I say that like he's been here for years he obviously hasn't been but it feels like it.

Howard Eskin reported that Jordan will be fired at the end of the season, and there was a season ticket holders meeting where Stefanski was (reportedly) badmouthing Jordan's performance. 

The rumor going out now is that the Sixers have four guys they want to coach the team, and they are:

Doug Collins
Jay Wright
Jeff Van Gundy
Avery Johnson

Sound familiar? Thought so, because those are the SAME FOUR GUYS WHO TURNED THE JOB DOWN LAST OFFSEASON. What the hell will make them want to come here now? 

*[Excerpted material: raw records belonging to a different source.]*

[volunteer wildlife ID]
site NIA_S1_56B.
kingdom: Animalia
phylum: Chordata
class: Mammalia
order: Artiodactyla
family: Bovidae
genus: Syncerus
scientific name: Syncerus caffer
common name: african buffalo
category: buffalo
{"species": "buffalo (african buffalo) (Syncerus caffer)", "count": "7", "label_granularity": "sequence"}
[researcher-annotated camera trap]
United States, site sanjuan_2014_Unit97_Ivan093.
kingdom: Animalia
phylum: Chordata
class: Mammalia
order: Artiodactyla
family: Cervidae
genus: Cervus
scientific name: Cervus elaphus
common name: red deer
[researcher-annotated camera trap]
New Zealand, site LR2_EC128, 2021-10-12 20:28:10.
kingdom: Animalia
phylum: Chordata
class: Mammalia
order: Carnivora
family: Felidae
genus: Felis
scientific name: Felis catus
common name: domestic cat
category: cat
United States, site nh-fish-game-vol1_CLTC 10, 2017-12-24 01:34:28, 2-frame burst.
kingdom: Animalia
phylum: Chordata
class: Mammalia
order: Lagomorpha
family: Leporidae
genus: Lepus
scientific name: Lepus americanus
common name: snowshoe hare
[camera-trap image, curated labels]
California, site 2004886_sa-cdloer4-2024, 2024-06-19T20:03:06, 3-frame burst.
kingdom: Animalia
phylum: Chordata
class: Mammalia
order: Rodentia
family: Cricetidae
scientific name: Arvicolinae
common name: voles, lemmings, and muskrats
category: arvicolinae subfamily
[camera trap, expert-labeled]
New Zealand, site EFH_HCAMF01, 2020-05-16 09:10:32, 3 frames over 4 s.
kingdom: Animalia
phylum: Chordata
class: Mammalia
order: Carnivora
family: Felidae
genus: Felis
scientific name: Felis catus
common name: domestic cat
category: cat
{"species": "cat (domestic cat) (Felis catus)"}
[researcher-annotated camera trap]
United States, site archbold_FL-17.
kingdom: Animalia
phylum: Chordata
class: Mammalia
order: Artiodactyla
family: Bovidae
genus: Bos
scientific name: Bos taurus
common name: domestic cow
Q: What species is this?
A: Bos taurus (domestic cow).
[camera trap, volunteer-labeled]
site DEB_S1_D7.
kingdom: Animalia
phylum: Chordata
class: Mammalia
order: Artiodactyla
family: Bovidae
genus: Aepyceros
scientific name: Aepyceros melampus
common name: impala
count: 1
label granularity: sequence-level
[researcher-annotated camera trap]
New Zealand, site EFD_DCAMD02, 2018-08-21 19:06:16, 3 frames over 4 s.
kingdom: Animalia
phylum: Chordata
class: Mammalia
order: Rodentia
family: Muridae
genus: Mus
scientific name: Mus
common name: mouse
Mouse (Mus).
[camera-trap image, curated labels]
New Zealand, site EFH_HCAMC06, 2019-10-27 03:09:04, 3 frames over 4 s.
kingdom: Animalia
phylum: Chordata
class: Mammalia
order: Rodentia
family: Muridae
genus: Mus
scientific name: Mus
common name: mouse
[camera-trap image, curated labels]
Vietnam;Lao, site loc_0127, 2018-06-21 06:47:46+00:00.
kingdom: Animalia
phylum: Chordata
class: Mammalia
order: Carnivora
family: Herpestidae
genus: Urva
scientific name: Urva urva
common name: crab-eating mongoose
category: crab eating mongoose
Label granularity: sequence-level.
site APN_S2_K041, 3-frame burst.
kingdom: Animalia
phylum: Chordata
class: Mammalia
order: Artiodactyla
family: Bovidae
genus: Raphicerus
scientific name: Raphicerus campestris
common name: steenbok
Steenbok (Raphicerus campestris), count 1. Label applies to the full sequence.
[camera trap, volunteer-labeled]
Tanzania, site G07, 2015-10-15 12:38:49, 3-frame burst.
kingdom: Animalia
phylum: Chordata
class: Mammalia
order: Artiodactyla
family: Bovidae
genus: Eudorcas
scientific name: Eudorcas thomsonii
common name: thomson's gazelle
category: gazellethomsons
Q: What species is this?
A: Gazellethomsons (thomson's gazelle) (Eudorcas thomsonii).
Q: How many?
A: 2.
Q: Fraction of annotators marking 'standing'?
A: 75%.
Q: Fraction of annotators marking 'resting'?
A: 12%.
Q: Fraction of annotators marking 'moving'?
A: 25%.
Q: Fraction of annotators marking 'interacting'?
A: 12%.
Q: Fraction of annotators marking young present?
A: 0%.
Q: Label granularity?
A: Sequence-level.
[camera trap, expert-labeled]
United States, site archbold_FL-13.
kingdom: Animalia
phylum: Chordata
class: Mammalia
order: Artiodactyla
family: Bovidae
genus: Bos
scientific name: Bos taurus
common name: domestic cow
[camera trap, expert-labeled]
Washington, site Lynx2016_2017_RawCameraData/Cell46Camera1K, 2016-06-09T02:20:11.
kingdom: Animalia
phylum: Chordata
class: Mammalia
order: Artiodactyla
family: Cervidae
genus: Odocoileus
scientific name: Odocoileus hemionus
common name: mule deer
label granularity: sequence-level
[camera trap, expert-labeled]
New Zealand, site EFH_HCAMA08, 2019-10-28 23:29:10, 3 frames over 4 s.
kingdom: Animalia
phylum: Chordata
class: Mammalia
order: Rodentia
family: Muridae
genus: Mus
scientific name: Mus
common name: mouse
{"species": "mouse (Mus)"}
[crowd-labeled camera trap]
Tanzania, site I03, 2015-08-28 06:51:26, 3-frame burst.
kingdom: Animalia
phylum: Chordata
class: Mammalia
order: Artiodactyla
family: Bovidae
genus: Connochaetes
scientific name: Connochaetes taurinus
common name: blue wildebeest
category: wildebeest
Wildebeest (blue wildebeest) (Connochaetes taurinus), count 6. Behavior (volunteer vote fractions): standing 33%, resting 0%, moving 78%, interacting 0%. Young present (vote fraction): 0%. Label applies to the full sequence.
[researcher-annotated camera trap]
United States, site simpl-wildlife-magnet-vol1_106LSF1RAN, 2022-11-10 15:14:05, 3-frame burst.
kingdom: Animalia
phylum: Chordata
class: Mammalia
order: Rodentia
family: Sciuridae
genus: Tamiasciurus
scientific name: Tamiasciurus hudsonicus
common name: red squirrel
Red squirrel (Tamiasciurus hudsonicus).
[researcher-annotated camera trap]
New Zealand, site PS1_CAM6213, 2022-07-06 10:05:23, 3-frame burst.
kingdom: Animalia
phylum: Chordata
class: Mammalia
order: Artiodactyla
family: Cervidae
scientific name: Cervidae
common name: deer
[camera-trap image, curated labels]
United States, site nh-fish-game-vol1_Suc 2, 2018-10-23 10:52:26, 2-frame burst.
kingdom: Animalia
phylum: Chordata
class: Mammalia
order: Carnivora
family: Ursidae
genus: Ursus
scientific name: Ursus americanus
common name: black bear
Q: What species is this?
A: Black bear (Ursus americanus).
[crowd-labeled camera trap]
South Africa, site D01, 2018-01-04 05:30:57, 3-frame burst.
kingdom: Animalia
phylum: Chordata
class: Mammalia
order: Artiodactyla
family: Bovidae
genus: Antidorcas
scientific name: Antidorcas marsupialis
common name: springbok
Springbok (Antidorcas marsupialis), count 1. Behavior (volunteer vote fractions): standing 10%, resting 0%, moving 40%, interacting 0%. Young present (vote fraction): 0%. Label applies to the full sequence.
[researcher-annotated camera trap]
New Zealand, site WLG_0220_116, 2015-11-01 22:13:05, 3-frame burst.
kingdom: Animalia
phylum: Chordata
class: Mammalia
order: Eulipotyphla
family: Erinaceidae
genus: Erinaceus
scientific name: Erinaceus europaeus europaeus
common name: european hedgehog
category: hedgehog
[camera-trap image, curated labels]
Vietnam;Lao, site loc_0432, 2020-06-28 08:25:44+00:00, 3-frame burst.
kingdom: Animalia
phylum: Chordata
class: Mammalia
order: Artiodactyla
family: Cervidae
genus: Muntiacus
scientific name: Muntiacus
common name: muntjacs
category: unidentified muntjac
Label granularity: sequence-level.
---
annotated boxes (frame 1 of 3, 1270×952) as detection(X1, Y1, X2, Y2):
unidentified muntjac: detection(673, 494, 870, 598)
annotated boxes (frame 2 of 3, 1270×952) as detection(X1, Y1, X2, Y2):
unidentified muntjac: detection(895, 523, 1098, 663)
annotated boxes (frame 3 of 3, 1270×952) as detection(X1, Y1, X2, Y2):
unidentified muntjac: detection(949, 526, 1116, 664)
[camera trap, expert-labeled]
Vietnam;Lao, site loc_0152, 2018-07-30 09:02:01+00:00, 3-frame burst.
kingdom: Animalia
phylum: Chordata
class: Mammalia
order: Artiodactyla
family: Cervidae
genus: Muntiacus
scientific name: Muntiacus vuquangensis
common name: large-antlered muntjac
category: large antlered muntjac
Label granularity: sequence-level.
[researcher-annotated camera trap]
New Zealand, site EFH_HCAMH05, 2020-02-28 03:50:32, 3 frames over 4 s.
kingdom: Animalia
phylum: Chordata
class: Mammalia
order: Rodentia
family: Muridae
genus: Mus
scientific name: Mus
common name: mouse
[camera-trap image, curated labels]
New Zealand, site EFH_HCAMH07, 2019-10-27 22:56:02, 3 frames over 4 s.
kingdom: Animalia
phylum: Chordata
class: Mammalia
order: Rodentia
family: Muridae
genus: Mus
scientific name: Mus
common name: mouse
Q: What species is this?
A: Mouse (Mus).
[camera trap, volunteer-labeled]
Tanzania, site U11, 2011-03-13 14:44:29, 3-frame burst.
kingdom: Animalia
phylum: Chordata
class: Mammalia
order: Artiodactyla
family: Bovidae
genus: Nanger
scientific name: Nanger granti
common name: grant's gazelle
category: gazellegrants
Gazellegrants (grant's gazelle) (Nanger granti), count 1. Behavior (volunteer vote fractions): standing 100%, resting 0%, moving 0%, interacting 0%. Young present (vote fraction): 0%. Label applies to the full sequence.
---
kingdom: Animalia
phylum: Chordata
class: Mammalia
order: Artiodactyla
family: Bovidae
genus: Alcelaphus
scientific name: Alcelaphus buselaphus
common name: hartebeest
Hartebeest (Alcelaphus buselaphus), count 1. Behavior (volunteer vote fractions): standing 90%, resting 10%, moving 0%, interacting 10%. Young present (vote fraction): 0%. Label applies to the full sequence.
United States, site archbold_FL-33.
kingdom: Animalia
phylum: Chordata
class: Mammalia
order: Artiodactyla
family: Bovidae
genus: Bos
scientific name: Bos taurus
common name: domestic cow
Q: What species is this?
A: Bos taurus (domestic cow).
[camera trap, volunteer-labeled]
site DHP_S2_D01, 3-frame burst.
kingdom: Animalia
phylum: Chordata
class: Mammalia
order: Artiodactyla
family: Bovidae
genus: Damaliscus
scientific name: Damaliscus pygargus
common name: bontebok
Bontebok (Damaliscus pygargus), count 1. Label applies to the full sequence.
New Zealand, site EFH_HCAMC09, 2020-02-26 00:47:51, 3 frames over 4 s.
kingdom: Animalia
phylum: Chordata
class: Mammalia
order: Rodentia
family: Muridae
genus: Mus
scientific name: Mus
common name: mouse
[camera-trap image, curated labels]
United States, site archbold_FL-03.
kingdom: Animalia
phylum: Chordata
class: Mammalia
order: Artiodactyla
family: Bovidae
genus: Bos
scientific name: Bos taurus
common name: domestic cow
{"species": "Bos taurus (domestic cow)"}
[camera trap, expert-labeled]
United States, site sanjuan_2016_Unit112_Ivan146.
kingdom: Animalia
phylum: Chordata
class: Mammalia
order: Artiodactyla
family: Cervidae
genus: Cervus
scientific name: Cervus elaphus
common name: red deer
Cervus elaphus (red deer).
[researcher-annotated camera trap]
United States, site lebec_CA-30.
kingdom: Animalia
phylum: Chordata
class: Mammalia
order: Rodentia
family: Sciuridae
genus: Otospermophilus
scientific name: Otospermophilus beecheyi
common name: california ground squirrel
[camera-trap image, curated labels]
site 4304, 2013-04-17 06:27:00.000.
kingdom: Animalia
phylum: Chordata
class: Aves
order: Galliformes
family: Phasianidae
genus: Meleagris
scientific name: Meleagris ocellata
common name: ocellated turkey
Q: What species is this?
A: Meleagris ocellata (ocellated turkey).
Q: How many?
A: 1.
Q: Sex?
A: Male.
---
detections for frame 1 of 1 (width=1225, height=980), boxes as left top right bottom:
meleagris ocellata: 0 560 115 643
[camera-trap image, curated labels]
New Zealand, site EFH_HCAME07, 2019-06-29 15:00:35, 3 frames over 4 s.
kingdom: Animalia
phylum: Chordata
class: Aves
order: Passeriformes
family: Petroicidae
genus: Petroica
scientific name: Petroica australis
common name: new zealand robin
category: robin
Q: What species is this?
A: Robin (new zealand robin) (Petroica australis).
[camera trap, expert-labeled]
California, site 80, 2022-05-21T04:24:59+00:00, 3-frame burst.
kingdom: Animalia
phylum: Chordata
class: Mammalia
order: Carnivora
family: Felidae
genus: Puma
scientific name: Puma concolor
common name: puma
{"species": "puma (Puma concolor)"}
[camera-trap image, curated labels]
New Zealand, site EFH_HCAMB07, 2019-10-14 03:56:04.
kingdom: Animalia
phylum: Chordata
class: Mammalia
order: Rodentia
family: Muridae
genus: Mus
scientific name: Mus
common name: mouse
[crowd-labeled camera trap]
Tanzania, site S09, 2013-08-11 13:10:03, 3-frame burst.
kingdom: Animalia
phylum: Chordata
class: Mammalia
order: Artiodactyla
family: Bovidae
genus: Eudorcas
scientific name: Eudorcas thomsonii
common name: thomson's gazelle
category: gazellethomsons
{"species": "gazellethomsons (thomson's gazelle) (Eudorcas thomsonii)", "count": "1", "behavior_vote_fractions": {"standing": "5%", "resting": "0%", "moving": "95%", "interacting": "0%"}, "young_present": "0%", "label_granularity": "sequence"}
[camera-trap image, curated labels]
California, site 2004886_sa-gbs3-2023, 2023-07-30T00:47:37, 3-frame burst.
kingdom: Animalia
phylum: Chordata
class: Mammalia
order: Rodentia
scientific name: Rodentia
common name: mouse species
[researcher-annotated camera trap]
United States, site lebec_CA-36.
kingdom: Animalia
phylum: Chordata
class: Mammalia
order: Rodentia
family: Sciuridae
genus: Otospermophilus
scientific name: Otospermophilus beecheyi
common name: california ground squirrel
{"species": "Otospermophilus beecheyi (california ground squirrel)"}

Why would Jay Wright leave Villanova for the Sixers? 
Jeff Van Gundy is probably going to stick with TV for awhile and if he comes back he'll want a better situation.
Avery Johnson said last year that he'd only come if he was guaranteed the coaching job.
Doug Collins is too damned old, milquetoast, and has a myriad of health concerns.


----------



## Coatesvillain (Jul 17, 2002)

Kate Fagan (a.k.a. the best and most honest Sixers' beat writer):



> Comcast-Spectacor is ready to fire 76ers coach Eddie Jordan, according to multiple sources with knowledge of the situation.
> 
> Several other sources also indicated that the organization will "seriously evaluate" Sixers general manager Ed Stefanski, who hired Jordan less than a year ago.
> 
> ...


LINK

GOOD!

Get rid of two of the three Eds.


----------